Set tasks:
a - In the Gospel reflection, what do the seventy elders who receive God's Spirit through Moses prefigure?
b - Reproduce the entries from the line containing "In the context" down to the final line of the entries, including both of those lines.

Mon, 24 September 2012
Today’s Gospel begins with a scene that recalls a similar moment in the history of Israel, the episode recalled in today’s First Reading. The seventy elders who receive God’s Spirit through Moses prefigure the ministry of the apostles.
Like Joshua in the First Reading, John makes the mistake of presuming that only a select few are inspired and entrusted to carry out God’s plans. The Spirit blows where it wills (see John 3:8), and God desires to bestow His Spirit on all the people of God, in every nation under heaven (see Acts 2:5, 38).
God can and will work mighty deeds through the most unexpected and unlikely people. All of us are called to perform even our most humble tasks, such as giving a cup of water, for the sake of His name and the cause of His kingdom.
John believes he is protecting the purity of the Lord’s name. But, really, he’s only guarding his own privilege and status. It’s telling that the apostles want to shut down the ministry of an exorcist. Authority to drive out demons and unclean spirits was one of the specific powers entrusted to the Twelve (see Mark 3:14–15; 6:7, 13).
Cleanse me from my unknown faults, we pray in today’s Psalm. Often, like Joshua and John, perhaps without noticing it, we cloak our failings and fears under the guise of our desire to defend Christ or the Church.
But as Jesus says today, instead of worrying about who is a real Christian and who is not, we should make sure that we ourselves are leading lives worthy of our calling as disciples (see Ephesians 1:4).
Does the advice we give, or the example of our actions, give scandal—causing others to doubt or lose faith? Do we do what we do with mixed motives instead of seeking only the Father’s will? Are we living, as this Sunday’s Epistle warns, for our own luxury and pleasure, and neglecting our neighbors?

Source material:
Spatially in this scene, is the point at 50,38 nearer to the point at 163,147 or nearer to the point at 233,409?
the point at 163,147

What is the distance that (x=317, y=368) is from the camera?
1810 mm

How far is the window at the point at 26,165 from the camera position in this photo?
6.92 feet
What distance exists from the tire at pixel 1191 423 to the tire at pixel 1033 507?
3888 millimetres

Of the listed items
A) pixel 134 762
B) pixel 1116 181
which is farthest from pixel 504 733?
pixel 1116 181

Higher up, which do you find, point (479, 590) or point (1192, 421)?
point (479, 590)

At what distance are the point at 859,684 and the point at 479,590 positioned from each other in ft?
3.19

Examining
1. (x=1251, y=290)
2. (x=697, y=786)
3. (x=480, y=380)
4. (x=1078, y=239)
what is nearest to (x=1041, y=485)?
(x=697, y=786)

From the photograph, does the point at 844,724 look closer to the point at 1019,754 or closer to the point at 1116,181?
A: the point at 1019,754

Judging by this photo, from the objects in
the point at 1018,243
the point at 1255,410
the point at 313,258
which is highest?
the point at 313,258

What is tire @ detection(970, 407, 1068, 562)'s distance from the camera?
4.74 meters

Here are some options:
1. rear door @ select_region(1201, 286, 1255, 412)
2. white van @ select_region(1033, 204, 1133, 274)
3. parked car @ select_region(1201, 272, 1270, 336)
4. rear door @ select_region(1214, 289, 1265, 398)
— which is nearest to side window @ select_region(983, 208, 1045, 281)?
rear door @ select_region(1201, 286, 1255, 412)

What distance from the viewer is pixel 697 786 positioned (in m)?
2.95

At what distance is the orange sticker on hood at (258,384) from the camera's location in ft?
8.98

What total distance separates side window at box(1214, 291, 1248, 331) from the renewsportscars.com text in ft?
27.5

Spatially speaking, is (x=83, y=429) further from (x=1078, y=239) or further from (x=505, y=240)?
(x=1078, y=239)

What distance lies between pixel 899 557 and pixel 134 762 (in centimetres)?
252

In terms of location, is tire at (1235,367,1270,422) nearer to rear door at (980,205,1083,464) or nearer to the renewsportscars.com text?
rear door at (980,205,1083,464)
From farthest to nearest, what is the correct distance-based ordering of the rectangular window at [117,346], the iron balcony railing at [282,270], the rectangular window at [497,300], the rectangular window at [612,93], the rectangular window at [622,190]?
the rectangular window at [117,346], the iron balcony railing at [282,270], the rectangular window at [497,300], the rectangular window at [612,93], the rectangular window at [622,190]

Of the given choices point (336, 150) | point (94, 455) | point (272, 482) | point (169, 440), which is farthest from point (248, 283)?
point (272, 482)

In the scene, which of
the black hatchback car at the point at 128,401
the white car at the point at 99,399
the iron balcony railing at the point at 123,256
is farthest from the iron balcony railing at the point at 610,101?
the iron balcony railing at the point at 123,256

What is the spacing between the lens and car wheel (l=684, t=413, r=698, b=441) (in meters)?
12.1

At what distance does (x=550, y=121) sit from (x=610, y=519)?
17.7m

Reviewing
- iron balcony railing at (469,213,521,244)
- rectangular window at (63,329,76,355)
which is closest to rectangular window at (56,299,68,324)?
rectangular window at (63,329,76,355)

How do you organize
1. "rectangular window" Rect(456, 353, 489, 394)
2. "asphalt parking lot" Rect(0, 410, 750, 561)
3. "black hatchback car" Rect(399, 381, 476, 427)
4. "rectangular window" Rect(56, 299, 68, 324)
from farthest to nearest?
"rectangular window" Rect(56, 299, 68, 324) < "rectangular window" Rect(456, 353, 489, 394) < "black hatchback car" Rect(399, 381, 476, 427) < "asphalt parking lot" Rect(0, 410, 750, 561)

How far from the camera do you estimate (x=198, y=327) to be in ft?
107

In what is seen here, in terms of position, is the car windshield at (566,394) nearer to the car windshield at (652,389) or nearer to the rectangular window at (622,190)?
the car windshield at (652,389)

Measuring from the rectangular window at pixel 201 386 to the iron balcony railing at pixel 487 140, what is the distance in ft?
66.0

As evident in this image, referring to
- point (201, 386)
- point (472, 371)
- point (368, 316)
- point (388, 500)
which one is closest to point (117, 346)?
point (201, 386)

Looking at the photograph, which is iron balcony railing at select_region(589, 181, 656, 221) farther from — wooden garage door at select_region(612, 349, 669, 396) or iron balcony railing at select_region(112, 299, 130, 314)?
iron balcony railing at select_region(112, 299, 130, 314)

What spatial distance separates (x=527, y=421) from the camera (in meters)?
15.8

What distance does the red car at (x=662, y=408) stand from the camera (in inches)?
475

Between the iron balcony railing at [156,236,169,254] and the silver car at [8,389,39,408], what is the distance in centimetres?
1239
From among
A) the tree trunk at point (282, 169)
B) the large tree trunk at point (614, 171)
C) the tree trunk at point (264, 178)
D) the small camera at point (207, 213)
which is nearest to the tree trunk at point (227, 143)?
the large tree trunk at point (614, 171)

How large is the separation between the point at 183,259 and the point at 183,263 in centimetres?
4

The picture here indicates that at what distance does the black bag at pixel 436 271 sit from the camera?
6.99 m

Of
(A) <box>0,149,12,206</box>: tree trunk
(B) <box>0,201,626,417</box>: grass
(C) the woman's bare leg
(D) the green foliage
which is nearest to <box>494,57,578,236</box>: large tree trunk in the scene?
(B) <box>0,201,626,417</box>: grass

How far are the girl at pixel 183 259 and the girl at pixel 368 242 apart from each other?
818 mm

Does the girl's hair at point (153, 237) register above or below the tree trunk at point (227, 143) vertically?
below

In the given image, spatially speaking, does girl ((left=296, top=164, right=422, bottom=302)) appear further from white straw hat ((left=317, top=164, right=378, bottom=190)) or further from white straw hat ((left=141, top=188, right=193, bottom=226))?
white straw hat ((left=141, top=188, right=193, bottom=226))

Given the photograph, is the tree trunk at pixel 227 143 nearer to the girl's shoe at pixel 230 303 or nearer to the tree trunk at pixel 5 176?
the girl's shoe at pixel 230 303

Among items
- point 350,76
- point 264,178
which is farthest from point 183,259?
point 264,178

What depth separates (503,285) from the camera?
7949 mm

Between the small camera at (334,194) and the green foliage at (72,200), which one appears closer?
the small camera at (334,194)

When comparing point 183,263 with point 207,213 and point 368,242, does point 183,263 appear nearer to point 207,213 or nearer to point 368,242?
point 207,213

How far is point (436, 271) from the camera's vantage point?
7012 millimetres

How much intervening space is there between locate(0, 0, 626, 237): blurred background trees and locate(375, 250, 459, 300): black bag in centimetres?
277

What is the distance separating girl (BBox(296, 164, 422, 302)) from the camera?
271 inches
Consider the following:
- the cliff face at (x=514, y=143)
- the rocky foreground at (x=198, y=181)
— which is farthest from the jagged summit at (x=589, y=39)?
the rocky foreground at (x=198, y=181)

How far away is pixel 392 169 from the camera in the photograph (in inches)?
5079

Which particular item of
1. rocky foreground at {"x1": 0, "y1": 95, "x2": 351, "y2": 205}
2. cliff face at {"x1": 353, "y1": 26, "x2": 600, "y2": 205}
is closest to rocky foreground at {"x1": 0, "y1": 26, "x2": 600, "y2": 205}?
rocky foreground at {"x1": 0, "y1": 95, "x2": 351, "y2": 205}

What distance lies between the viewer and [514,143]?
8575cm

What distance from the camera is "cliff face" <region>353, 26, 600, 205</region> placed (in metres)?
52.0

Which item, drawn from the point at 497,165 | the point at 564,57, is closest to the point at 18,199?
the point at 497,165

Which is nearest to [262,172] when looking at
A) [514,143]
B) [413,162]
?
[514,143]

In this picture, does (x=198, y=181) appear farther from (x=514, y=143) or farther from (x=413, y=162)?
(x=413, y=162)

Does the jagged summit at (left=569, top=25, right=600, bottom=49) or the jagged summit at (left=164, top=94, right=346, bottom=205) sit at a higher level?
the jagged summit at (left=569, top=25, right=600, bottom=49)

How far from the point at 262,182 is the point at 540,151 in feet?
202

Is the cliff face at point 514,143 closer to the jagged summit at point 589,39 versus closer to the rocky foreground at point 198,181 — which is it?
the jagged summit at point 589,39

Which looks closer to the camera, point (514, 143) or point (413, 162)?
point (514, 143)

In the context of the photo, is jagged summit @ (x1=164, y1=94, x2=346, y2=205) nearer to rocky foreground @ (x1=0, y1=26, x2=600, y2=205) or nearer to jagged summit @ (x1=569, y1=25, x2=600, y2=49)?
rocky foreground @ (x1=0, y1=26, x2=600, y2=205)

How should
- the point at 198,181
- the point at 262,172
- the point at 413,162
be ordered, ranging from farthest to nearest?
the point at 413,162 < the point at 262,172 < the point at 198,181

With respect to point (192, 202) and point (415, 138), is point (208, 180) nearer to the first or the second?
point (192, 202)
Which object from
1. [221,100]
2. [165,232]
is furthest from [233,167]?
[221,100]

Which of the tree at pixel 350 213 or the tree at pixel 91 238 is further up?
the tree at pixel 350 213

Results in order:
a - The ministry of the apostles.

b -
In the context of the photo, is jagged summit @ (x1=164, y1=94, x2=346, y2=205) nearer to rocky foreground @ (x1=0, y1=26, x2=600, y2=205) or nearer to jagged summit @ (x1=569, y1=25, x2=600, y2=49)?
rocky foreground @ (x1=0, y1=26, x2=600, y2=205)

How should
- the point at 198,181
- the point at 262,172
- the point at 413,162
be ordered, ranging from farthest to nearest?
the point at 413,162 < the point at 262,172 < the point at 198,181

With respect to point (192, 202) and point (415, 138), is point (208, 180) nearer to the first or the second?
point (192, 202)
Which object from
1. [221,100]
2. [165,232]
is furthest from [233,167]?
[221,100]

Which of the tree at pixel 350 213 or the tree at pixel 91 238 is further up?
the tree at pixel 350 213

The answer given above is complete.